綾は、哲の中にボーダーラインを設けさせているというか、綾が哲の道徳観念を制御していたような気がしているからだ。勤め始めてまだ三か月ほどだ。時間が経過すれば、綾を超えた存在になれる。そう自己暗示をかけるしかない。
時代錯誤さえ感じるような寿退社予定の綾の後を任されているのだから。
哲の着替えを手伝いながら、綾が消えた経緯を凪は思い返した。
高橋家から綾と連絡が取れないと電話を受けた朝、本当に綾は出社しなかった。それからやはり、綾の姿を見ることはなかった。綾の父親と婚約者は警察官だった。事故にまきこまれたのかと、当日の事故を調べ、身元不明の女性が病院に搬送などされていないかすぐに調べていた。しかし、そんな情報はなかった。「消えた」と言えるほどだった。
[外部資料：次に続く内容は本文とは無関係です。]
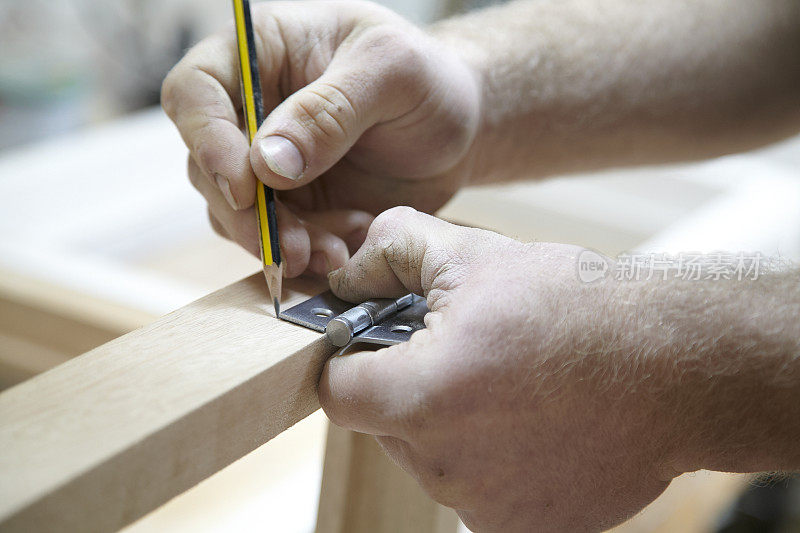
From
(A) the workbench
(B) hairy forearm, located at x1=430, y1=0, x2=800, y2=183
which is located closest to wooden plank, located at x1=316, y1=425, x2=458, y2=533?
(A) the workbench

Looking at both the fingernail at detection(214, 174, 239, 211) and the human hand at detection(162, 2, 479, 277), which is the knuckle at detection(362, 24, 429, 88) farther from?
the fingernail at detection(214, 174, 239, 211)

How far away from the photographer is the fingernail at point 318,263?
687mm

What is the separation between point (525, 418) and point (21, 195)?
1167 millimetres

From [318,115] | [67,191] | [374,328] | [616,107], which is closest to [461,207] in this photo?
[616,107]

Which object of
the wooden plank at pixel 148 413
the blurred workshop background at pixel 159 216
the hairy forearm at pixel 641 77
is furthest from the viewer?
the hairy forearm at pixel 641 77

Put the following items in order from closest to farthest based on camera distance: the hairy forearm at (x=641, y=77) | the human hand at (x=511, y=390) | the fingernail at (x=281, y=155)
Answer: the human hand at (x=511, y=390)
the fingernail at (x=281, y=155)
the hairy forearm at (x=641, y=77)

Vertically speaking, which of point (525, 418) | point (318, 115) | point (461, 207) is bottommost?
point (461, 207)

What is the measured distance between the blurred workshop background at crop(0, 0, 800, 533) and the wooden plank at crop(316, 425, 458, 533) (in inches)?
3.1

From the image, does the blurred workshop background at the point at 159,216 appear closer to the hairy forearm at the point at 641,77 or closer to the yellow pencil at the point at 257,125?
the hairy forearm at the point at 641,77

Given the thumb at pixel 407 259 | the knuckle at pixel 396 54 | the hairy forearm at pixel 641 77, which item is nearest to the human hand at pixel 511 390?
the thumb at pixel 407 259

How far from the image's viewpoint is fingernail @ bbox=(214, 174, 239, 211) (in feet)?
2.26

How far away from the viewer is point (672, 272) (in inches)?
23.8

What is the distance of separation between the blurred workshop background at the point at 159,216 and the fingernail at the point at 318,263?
0.94 feet

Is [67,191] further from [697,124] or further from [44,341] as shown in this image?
[697,124]
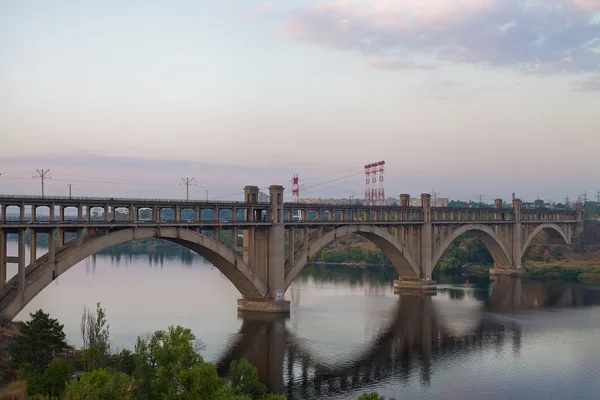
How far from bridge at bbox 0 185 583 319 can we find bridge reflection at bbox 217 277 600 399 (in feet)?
19.1

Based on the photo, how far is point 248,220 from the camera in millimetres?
63969

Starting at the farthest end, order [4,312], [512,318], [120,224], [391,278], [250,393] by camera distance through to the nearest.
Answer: [391,278]
[512,318]
[120,224]
[4,312]
[250,393]

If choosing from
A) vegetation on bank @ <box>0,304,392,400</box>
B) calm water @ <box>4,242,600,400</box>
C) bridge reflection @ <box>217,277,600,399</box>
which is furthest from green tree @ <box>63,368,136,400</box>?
calm water @ <box>4,242,600,400</box>

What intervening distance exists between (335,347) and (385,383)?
10.3 meters

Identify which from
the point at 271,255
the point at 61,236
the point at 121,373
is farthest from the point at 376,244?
the point at 121,373

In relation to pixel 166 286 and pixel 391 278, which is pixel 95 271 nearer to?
pixel 166 286

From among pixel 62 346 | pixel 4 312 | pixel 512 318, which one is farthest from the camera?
pixel 512 318

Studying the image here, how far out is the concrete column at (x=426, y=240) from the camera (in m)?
87.6

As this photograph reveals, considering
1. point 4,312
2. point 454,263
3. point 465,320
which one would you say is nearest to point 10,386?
point 4,312

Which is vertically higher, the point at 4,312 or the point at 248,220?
the point at 248,220

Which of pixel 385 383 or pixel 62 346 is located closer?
pixel 62 346

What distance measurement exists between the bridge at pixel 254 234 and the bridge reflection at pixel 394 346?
5.81m

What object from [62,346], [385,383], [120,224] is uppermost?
[120,224]

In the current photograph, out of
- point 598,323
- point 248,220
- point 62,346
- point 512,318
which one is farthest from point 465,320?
point 62,346
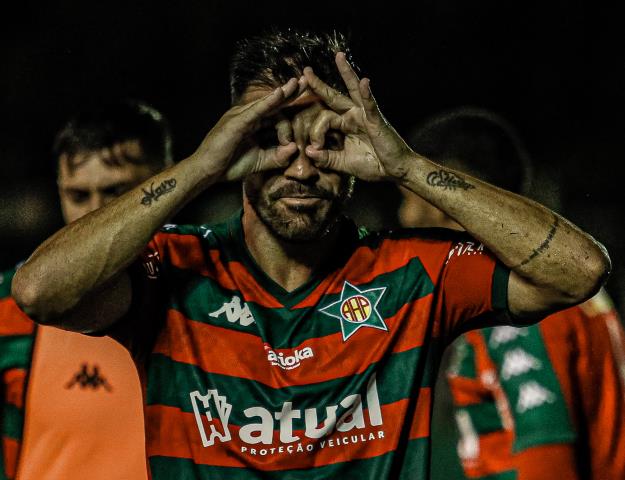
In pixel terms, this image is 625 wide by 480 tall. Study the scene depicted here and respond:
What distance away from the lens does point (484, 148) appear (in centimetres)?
357

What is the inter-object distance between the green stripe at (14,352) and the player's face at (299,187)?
108cm

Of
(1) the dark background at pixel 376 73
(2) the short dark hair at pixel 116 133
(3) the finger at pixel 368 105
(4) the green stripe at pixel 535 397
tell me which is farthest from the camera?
(1) the dark background at pixel 376 73

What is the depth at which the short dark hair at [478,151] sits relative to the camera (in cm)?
351

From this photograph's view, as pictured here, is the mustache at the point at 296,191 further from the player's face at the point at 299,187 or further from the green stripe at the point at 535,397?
the green stripe at the point at 535,397

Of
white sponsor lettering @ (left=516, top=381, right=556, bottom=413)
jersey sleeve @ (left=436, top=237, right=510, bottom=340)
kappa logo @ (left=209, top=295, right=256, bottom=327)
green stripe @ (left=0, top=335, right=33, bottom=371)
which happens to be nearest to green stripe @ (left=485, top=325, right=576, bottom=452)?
white sponsor lettering @ (left=516, top=381, right=556, bottom=413)

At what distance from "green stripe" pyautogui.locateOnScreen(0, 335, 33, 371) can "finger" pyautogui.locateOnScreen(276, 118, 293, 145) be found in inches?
47.8

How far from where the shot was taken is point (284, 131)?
221 centimetres

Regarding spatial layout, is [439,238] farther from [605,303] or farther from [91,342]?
[91,342]

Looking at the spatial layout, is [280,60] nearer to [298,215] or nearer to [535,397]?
[298,215]

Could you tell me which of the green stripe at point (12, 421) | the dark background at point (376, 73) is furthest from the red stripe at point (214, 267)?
the dark background at point (376, 73)

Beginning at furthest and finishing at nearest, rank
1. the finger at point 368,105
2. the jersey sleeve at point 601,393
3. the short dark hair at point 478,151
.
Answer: the short dark hair at point 478,151
the jersey sleeve at point 601,393
the finger at point 368,105

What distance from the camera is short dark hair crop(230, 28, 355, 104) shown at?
237 cm

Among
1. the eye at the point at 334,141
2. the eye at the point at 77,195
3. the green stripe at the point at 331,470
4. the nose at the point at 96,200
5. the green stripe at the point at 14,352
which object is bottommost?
the green stripe at the point at 331,470

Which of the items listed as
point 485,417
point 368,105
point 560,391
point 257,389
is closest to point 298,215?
point 368,105
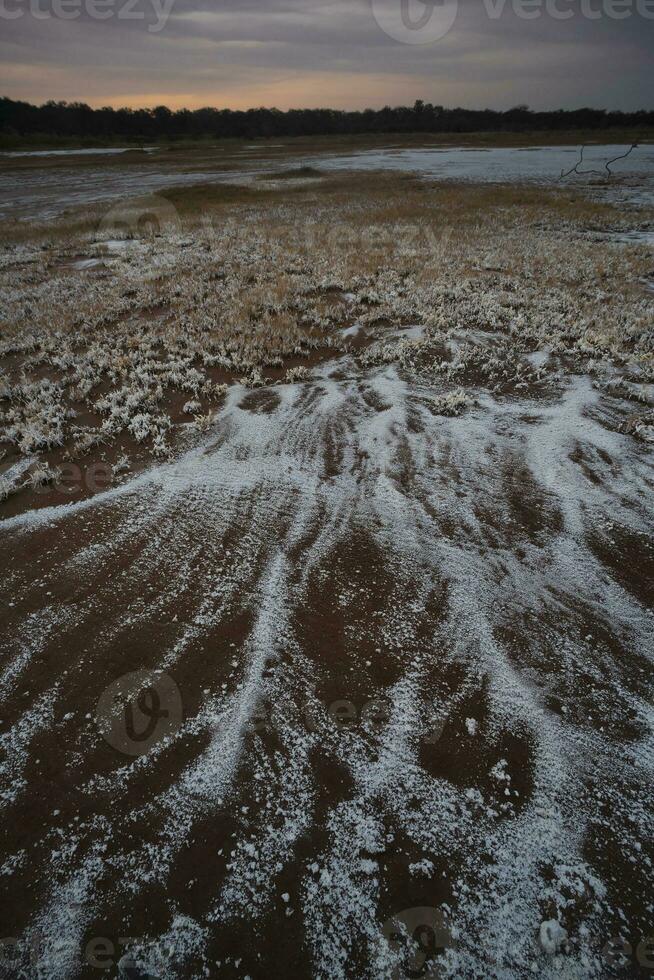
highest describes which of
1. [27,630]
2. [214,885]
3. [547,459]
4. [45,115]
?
[45,115]

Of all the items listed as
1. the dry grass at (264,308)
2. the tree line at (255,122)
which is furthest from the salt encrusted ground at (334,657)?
the tree line at (255,122)

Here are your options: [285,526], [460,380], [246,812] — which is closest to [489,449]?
[460,380]

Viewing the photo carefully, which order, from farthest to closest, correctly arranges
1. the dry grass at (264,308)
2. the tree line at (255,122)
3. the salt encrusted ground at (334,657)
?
1. the tree line at (255,122)
2. the dry grass at (264,308)
3. the salt encrusted ground at (334,657)

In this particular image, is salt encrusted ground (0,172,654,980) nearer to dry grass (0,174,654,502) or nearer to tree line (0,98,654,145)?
dry grass (0,174,654,502)

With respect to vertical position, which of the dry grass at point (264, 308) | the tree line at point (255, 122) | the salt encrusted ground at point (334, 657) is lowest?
the salt encrusted ground at point (334, 657)

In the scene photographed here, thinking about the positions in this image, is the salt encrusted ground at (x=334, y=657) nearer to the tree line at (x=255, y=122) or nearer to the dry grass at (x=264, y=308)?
the dry grass at (x=264, y=308)

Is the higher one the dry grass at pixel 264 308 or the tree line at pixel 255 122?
the tree line at pixel 255 122

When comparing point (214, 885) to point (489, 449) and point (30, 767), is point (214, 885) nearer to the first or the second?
point (30, 767)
 推しはかってみる。綾の姿が消えたのは本人の意志だろうか。いや違う。さらわれたか、殺されてもうどこかに埋められてしまっているのか?いや、殺されてしまう理由なんてあるだろうか。仕事を通じて三か月の付き合いだ。それでも、そんな凶悪な事態を招いてしまうような人格には感じられなかった。ただ、警察官の娘だった。婚約者も警察官だ。逆恨みの対象にでもされたのだろうか。凪の精神の奥底に、漠然とした不安が揺らいでいた。揺らぎながらも決して流れ去っていくことはないだろう。そして、高橋家や婚約者の藤井には積極的に協力すべきなのに、ためらってしまう。本当に綾は見つかるのだろうか?どこかで生きながらえている、そう思って探すのをあきらめたほうが悲劇にならないのではないか。凪は自分のカンの鋭さを誇りにしていたが、今回ばかりは自分のカンが外れてほしいと願い始めた。